## PASSAGE PROVIDED
********
Yes, this is the production with The Machine, the "odd plank like structure." They started rolling out the operas one at a time a few seasons ago and first ran the complete cycles this past spring. My understanding is that they changed some of the blocking and such to help things run more smoothly but I believe the DVDs and the PBS broadcasts are from the earlier productions, but I'd be happy for that to turn out to be wrong.

I was able to see the entire cycle in the house over a week in May (an engagement present) and was thrilled. The flexibility of The Machine was impressive, it made for some very striking images and thought it did well to tie the operas together.


You can see production photos: Das Rheingold, Die Walküre, Siegfried and Götterdämmerung though note that these may not be from the casts used in the recordings being shown.


If you only want to take the time for one I recommend Die Walküre, the second installment. I find it works the best on its own (dramatically) of the four.
posted by mountmccabe at 6:28 PM on September 9, 2012


You had me at "Wagner tuba".
********
## STORED DATA
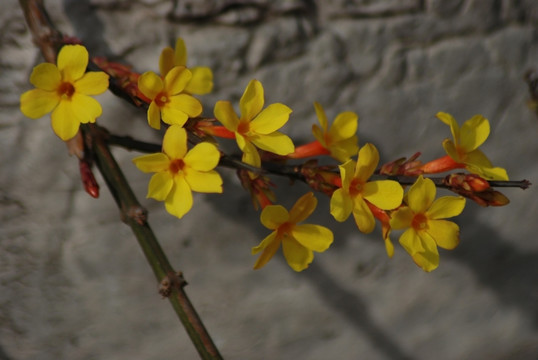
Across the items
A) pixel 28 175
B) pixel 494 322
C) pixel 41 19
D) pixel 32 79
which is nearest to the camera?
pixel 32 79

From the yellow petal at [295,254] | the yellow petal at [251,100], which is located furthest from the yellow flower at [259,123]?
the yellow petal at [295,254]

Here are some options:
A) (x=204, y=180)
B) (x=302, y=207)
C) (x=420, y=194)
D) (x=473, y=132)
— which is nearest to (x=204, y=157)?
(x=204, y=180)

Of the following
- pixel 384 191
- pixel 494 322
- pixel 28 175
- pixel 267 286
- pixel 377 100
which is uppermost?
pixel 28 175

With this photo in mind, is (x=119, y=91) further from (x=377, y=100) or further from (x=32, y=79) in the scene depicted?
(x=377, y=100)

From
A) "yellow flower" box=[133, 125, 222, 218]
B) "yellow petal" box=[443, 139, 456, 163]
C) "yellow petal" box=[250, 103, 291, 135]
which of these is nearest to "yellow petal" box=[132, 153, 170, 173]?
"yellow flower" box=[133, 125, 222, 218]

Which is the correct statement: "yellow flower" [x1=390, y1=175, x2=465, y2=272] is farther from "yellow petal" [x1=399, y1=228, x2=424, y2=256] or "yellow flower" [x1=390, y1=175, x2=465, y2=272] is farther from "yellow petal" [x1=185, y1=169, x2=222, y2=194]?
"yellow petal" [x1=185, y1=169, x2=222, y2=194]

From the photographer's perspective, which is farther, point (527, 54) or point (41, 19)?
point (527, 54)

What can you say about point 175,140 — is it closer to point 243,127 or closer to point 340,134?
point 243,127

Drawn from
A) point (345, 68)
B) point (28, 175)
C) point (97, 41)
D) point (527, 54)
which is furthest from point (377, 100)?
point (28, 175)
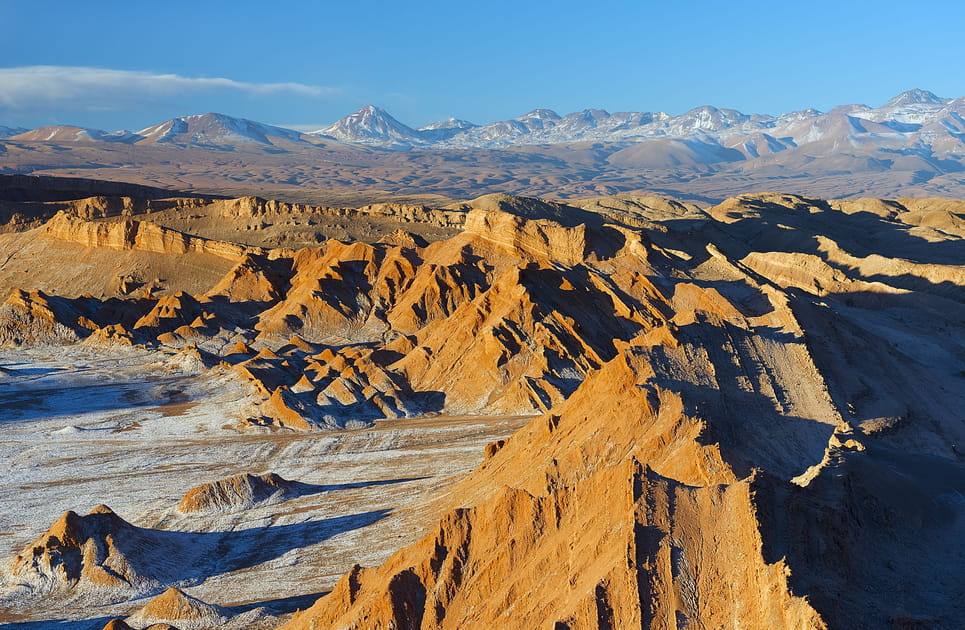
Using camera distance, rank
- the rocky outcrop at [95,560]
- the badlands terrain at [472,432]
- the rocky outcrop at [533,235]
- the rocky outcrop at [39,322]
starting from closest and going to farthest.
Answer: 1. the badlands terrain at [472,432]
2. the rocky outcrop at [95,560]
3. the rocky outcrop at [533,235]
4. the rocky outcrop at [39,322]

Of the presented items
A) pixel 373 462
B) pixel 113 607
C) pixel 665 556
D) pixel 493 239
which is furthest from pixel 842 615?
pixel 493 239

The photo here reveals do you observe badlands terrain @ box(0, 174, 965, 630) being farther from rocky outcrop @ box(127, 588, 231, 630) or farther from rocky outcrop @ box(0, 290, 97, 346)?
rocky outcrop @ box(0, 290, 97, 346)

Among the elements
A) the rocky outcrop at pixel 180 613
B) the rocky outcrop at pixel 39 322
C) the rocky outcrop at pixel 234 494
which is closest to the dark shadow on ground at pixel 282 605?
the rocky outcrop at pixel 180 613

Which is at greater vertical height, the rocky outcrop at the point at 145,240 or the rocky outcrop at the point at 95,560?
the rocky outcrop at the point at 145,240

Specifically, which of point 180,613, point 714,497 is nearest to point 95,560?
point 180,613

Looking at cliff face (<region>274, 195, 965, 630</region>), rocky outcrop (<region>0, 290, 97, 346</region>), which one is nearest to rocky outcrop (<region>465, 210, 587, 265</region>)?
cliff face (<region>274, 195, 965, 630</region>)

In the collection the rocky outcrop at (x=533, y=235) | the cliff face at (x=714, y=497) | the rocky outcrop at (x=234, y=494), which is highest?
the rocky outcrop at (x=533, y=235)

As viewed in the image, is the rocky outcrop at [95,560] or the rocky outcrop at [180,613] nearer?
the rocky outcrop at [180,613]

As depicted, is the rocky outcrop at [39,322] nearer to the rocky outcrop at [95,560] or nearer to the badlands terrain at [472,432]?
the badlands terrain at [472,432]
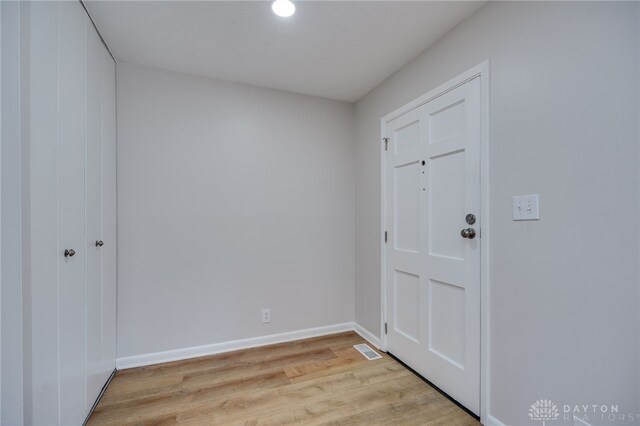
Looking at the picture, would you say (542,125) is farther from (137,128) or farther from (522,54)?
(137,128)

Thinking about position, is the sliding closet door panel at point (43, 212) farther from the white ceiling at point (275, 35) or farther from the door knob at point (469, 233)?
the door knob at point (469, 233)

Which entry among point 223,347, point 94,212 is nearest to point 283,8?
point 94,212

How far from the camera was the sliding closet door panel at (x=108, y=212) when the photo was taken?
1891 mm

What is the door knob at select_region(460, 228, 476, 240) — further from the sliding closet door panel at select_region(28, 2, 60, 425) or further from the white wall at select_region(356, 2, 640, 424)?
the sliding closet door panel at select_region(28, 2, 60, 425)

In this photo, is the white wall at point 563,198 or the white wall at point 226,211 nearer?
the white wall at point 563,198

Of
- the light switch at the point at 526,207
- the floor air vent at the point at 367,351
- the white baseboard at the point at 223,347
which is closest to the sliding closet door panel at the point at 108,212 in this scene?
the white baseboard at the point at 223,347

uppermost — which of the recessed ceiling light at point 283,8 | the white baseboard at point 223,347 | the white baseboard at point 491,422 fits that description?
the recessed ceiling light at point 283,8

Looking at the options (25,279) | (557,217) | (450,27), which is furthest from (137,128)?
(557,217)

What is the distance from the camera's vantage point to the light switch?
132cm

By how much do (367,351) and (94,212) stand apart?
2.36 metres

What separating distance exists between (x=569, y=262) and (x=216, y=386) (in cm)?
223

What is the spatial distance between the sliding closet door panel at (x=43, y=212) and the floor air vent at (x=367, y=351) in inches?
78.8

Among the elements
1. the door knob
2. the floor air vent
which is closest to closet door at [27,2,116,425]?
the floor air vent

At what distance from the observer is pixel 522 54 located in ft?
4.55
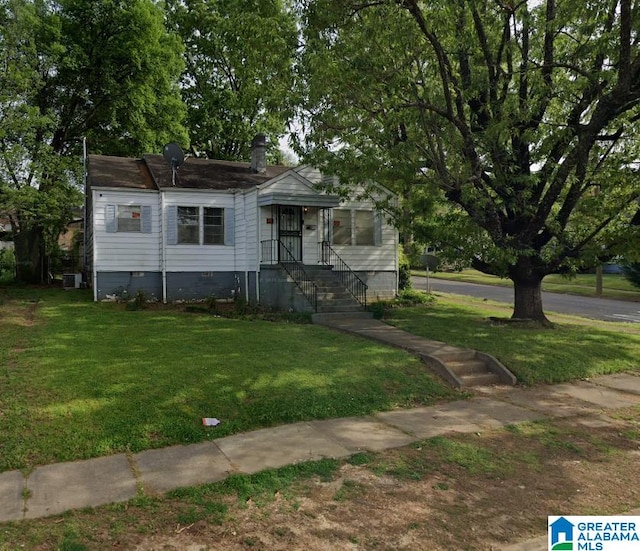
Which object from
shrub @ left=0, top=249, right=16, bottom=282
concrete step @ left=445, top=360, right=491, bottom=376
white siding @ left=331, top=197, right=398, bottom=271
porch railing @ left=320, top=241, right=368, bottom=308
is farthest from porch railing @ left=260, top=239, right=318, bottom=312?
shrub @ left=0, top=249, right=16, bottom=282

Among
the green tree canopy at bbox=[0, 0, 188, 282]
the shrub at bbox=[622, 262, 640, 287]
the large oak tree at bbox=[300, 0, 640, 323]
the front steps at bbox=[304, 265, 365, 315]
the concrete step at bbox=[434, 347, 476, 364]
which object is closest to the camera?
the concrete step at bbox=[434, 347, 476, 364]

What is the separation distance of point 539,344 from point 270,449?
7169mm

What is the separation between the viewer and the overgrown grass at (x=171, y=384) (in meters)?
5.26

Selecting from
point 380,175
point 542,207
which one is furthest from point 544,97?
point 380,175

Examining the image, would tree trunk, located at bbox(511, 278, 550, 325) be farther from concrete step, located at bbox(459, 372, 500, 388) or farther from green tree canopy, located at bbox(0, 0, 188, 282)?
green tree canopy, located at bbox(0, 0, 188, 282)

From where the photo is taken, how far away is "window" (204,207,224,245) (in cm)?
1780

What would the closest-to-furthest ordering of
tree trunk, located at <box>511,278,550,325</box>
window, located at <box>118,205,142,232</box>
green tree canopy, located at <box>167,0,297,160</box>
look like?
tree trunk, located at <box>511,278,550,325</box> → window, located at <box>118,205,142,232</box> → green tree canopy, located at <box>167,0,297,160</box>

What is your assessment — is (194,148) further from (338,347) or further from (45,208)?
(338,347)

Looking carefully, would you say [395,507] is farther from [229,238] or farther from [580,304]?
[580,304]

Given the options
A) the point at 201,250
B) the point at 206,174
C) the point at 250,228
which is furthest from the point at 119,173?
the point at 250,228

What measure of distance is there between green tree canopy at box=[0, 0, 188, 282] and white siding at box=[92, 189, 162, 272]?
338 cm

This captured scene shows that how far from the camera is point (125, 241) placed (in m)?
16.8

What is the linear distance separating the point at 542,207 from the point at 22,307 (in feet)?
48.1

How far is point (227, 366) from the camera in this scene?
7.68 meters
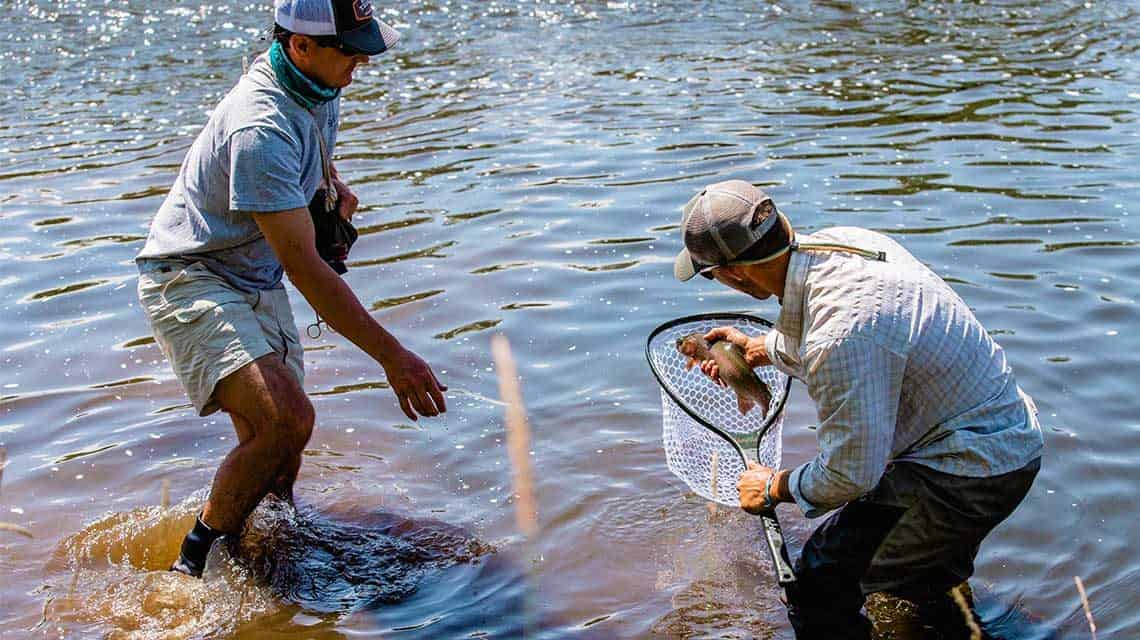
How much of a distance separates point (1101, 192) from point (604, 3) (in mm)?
********
## THINGS TO DO
1 - In the forum post, which opera does the writer recommend to someone who has time for only one?
2 - Transcribe the stretch of the forum post from "If you only" through "of the four.".
The records have no connection to the forum post.

## RESPONSES IN ORDER
1 - Die Walküre, the second installment.

2 -
If you only want to take the time for one I recommend Die Walküre, the second installment. I find it works the best on its own (dramatically) of the four.